Dan Janison has been a reporter at Newsday since 1997.
One strategist likes to call this spring's congressional primary season the political version of the "short series" in sports.
Like a three-of-five game contest, instead of the full four-of-seven, the June 26 date for New York's federal primaries, versus the customary mid-September date, means a hot contender can more likely score an upset, his thinking goes.
For those just tuning in, a federal judge in late January ordered the June primary date to comply with new requirements assuring sufficient time for absentee ballots mailed to Americans overseas to be returned in time to count. Now the "short series" takes over the election landscape.
The region's best-watched contest pits Democratic Rep. Charles B. Rangel, the New York delegation's dean, who began representing Harlem in 1971, against four challengers. The strongest is widely believed to be state Sen. Adriano Espaillat (D-Manhattan).
Rangel, 81, lost his Ways and Means Committee chairmanship two years ago in an ethics scandal before the GOP won a majority in the House. President Barack Obama urged him to end his four-decade House career "with dignity," which was widely taken as a call to resign. And his district became less African-American. With all that, Espaillat calls for "bold, new ideas."

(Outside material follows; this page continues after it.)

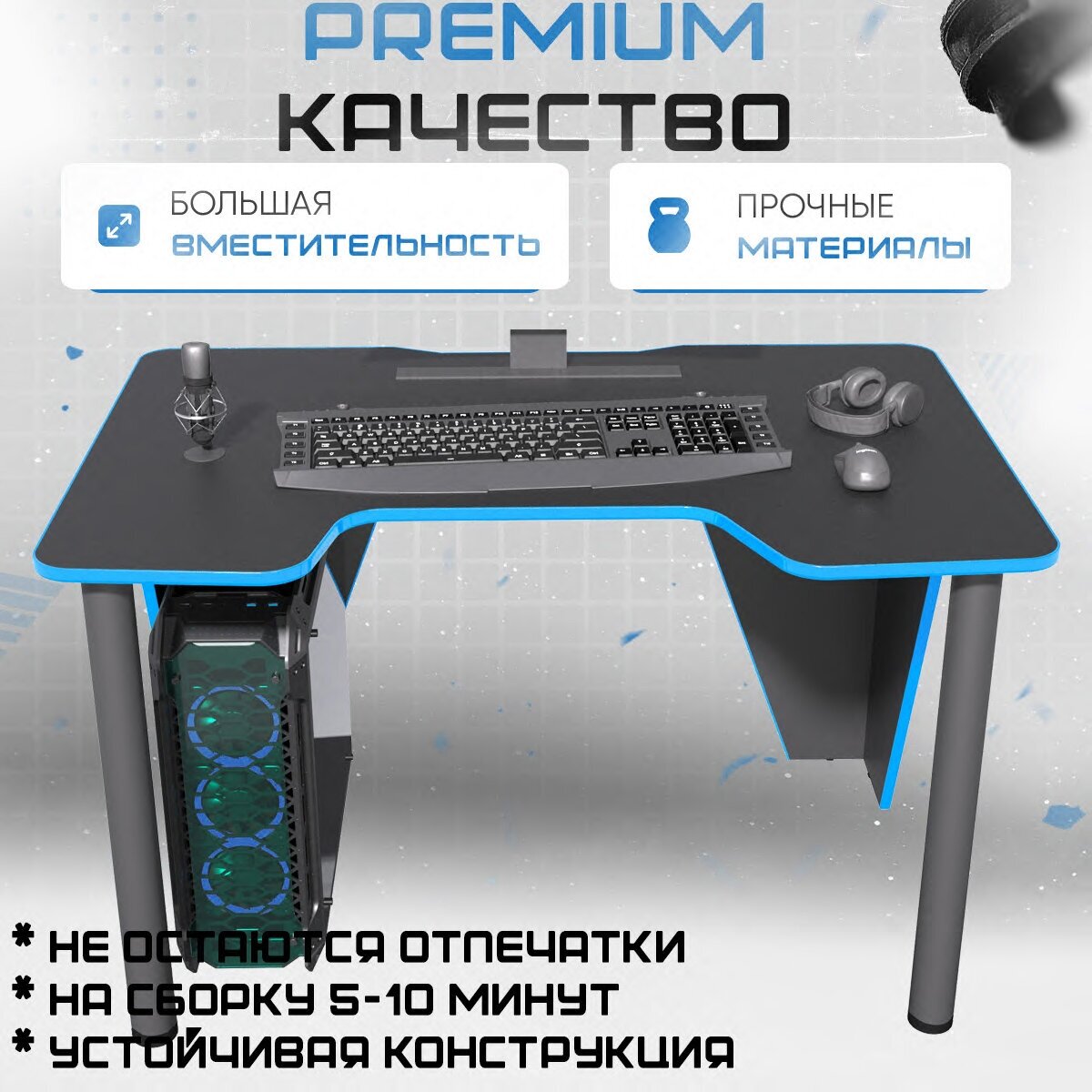 Геймерский игровой компьютерный письменный стол Вектор чёрный синий - фотография № 2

In New York City, the congressional contests of interest are Democratic primaries. They also include a Brooklyn contest between Assemb. Hakeem Jeffries and ex-City Councilman Charles Barron to succeed retiring Brooklyn Rep. Ed Towns, and a Queens competition among Assembs. Rory Lancman and Grace Meng, and Councilwoman Elizabeth Crowley, to succeed retiring Rep. Gary Ackerman.
On Long Island, the key battles are Republican. With seven weeks left until the June vote -- which also features the three-way GOP primary for U.S. Senate -- candidates have their own calculus of what the "short season" means.

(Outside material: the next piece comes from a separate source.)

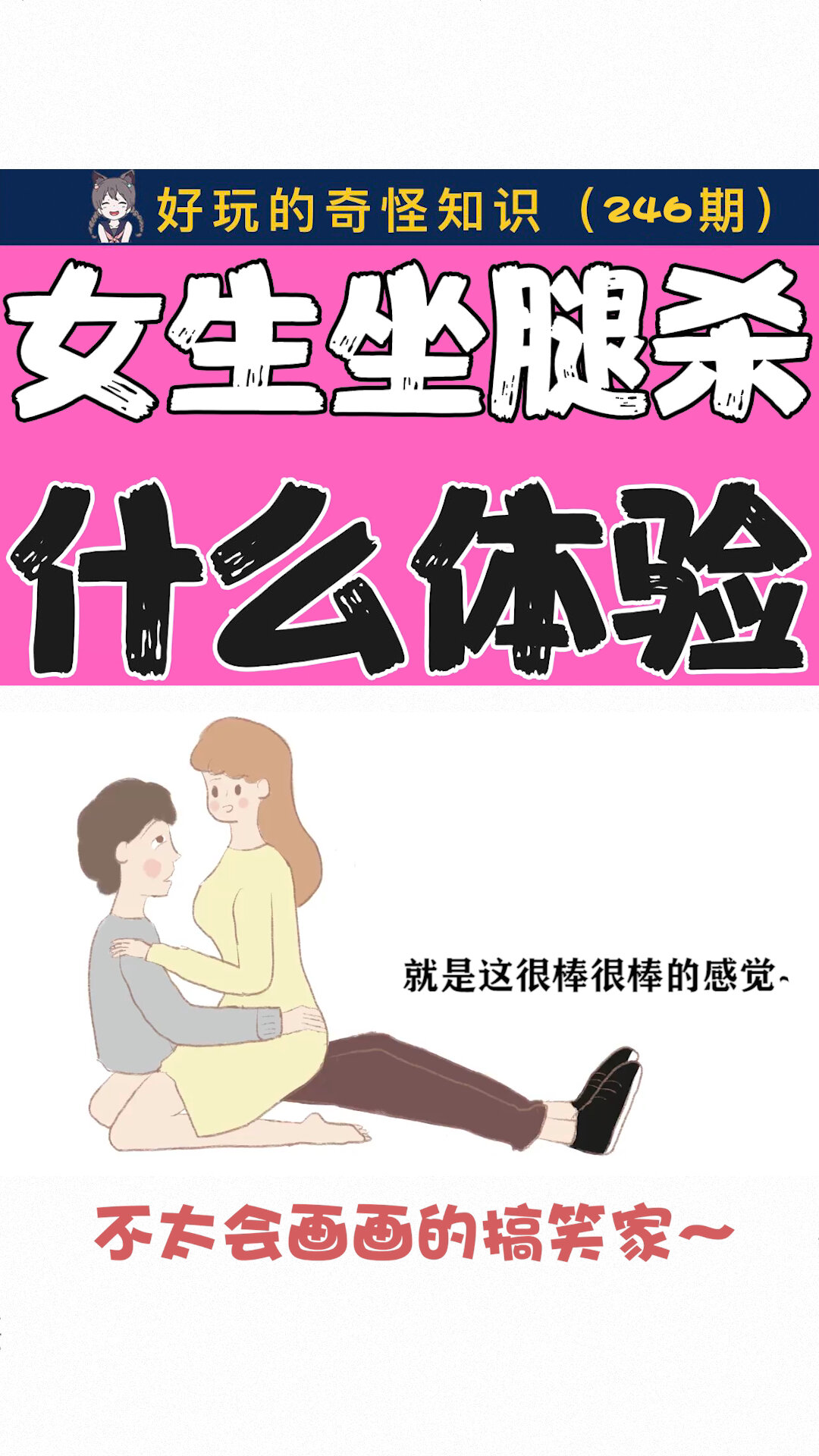 被女生"坐腿杀"什么体验?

Nassau Legis. Francis X. Becker Jr. sees advantage in the earlier primary. He said concentrating on an intraparty fight into September -- as in 2010, when he lost -- meant "not being able to focus on the true opponent," Rep. Carolyn McCarthy (D-Mineola).

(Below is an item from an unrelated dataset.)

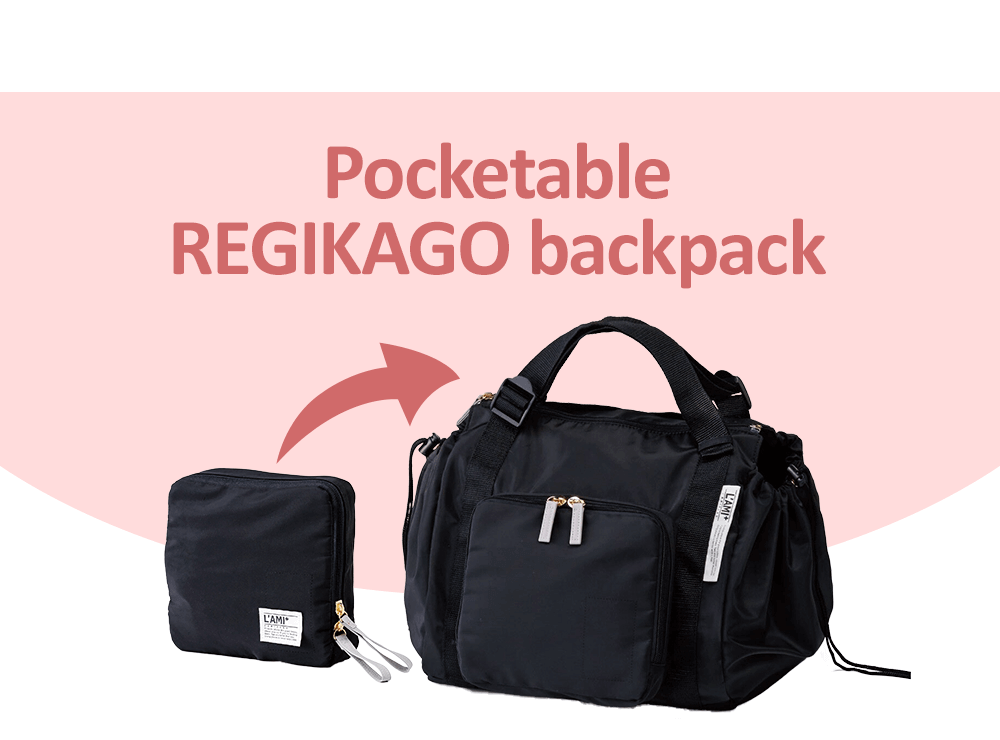 REGIKAGO Backpack 10% off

Holding three separate primaries for different purposes this year "causes some chaos in peoples' minds, especially when it comes to getting out the vote," he said. Becker (R-Lynbrook) added that "prime voters" -- those who habitually turn out -- "always seem to know what's going on," and which contest is held when.
Separately, attorney Frank Scaturro, Becker's opponent for the 4th District GOP nomination, said the September primary date in the past left "too little time to focus on the general election cycle," and "protected incumbents by giving them an unfair advantage against challengers."
Scaturro concurred that having the presidential primary on April 24, Senate and Congressional races June 26, and state legislative and local primaries Sept. 11 "is confusing to voters, and it's unfortunate you can't have them all on one day." But, Scaturro said, "I do think it will make it easier to focus on defeating Carolyn McCarthy in November."
In Suffolk, where another GOP rematch is under way for the nomination to face Rep. Tim Bishop (D-Southampton) in November, spokesmen for rivals Randy Altschuler, a businessman, and George Demos, former law-enforcement attorney, also predict an advantage to that longer post-primary period. Of course, all hinge their remarks on the presumption it's their candidate who wins the intra-party contest.